◆ Ejercicio breve 1 ◆
Selecciona y copia cada línea del listado en la que aparezca la cadena "white".

◆ Fragmento dado ◆
■ ■ ■ ■ ■ ■ ■
Somos hijos de la audacia misionera de tantos que prefirieron no encerrarse «en
las estructuras que nos dan una falsa contención… en las costumbres donde nos
sentimos tranquilos, mientras afuera hay una multitud hambrienta» (Evangelii
gaudium, 49). Somos deudores de una tradición, de una cadena de testigos que han
hecho posible que la Buena Nueva del Evangelio siga siendo generación tras
generación Nueva y Buena.
■ ■ ■ ■ ■ ■ ■
◆ Los datos ◆
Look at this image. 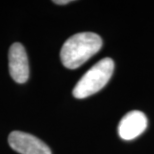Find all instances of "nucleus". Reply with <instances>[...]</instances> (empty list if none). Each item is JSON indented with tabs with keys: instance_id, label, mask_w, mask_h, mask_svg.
I'll return each instance as SVG.
<instances>
[{
	"instance_id": "423d86ee",
	"label": "nucleus",
	"mask_w": 154,
	"mask_h": 154,
	"mask_svg": "<svg viewBox=\"0 0 154 154\" xmlns=\"http://www.w3.org/2000/svg\"><path fill=\"white\" fill-rule=\"evenodd\" d=\"M53 2L55 4H58V5H64V4H68V3H70L71 0H55Z\"/></svg>"
},
{
	"instance_id": "20e7f679",
	"label": "nucleus",
	"mask_w": 154,
	"mask_h": 154,
	"mask_svg": "<svg viewBox=\"0 0 154 154\" xmlns=\"http://www.w3.org/2000/svg\"><path fill=\"white\" fill-rule=\"evenodd\" d=\"M9 72L12 79L20 84L29 78L28 57L21 43H13L9 49Z\"/></svg>"
},
{
	"instance_id": "39448f33",
	"label": "nucleus",
	"mask_w": 154,
	"mask_h": 154,
	"mask_svg": "<svg viewBox=\"0 0 154 154\" xmlns=\"http://www.w3.org/2000/svg\"><path fill=\"white\" fill-rule=\"evenodd\" d=\"M147 128V117L139 110L128 112L120 120L118 134L123 140H132L142 134Z\"/></svg>"
},
{
	"instance_id": "7ed1b4c3",
	"label": "nucleus",
	"mask_w": 154,
	"mask_h": 154,
	"mask_svg": "<svg viewBox=\"0 0 154 154\" xmlns=\"http://www.w3.org/2000/svg\"><path fill=\"white\" fill-rule=\"evenodd\" d=\"M8 143L14 151L20 154H51L47 144L32 134L22 131H12Z\"/></svg>"
},
{
	"instance_id": "f03ea898",
	"label": "nucleus",
	"mask_w": 154,
	"mask_h": 154,
	"mask_svg": "<svg viewBox=\"0 0 154 154\" xmlns=\"http://www.w3.org/2000/svg\"><path fill=\"white\" fill-rule=\"evenodd\" d=\"M114 71V62L111 58H103L94 64L83 75L73 89V96L83 99L100 91L111 78Z\"/></svg>"
},
{
	"instance_id": "f257e3e1",
	"label": "nucleus",
	"mask_w": 154,
	"mask_h": 154,
	"mask_svg": "<svg viewBox=\"0 0 154 154\" xmlns=\"http://www.w3.org/2000/svg\"><path fill=\"white\" fill-rule=\"evenodd\" d=\"M101 47L102 39L96 33H77L64 42L60 51L61 62L66 68L76 69L96 54Z\"/></svg>"
}]
</instances>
■ ■ ■ ■ ■ ■ ■
◆ Ejercicio breve 2 ◆
Copia del fragmento dado el pasaje que empieza con "Somos hijos de" y sigue hasta "Nueva y Buena.".

◆ Respuesta 1 ◆
	"mask_svg": "<svg viewBox=\"0 0 154 154\" xmlns=\"http://www.w3.org/2000/svg\"><path fill=\"white\" fill-rule=\"evenodd\" d=\"M53 2L55 4H58V5H64V4H68V3H70L71 0H55Z\"/></svg>"
	"mask_svg": "<svg viewBox=\"0 0 154 154\" xmlns=\"http://www.w3.org/2000/svg\"><path fill=\"white\" fill-rule=\"evenodd\" d=\"M9 72L12 79L20 84L29 78L28 57L21 43H13L9 49Z\"/></svg>"
	"mask_svg": "<svg viewBox=\"0 0 154 154\" xmlns=\"http://www.w3.org/2000/svg\"><path fill=\"white\" fill-rule=\"evenodd\" d=\"M147 128V117L139 110L128 112L120 120L118 134L123 140H132L142 134Z\"/></svg>"
	"mask_svg": "<svg viewBox=\"0 0 154 154\" xmlns=\"http://www.w3.org/2000/svg\"><path fill=\"white\" fill-rule=\"evenodd\" d=\"M8 143L14 151L20 154H51L47 144L32 134L22 131H12Z\"/></svg>"
	"mask_svg": "<svg viewBox=\"0 0 154 154\" xmlns=\"http://www.w3.org/2000/svg\"><path fill=\"white\" fill-rule=\"evenodd\" d=\"M114 71V62L111 58H103L94 64L83 75L73 89V96L83 99L100 91L111 78Z\"/></svg>"
	"mask_svg": "<svg viewBox=\"0 0 154 154\" xmlns=\"http://www.w3.org/2000/svg\"><path fill=\"white\" fill-rule=\"evenodd\" d=\"M101 47L102 39L96 33H77L64 42L60 51L61 62L66 68L76 69L96 54Z\"/></svg>"

◆ Respuesta 2 ◆
Somos hijos de la audacia misionera de tantos que prefirieron no encerrarse «en
las estructuras que nos dan una falsa contención… en las costumbres donde nos
sentimos tranquilos, mientras afuera hay una multitud hambrienta» (Evangelii
gaudium, 49). Somos deudores de una tradición, de una cadena de testigos que han
hecho posible que la Buena Nueva del Evangelio siga siendo generación tras
generación Nueva y Buena.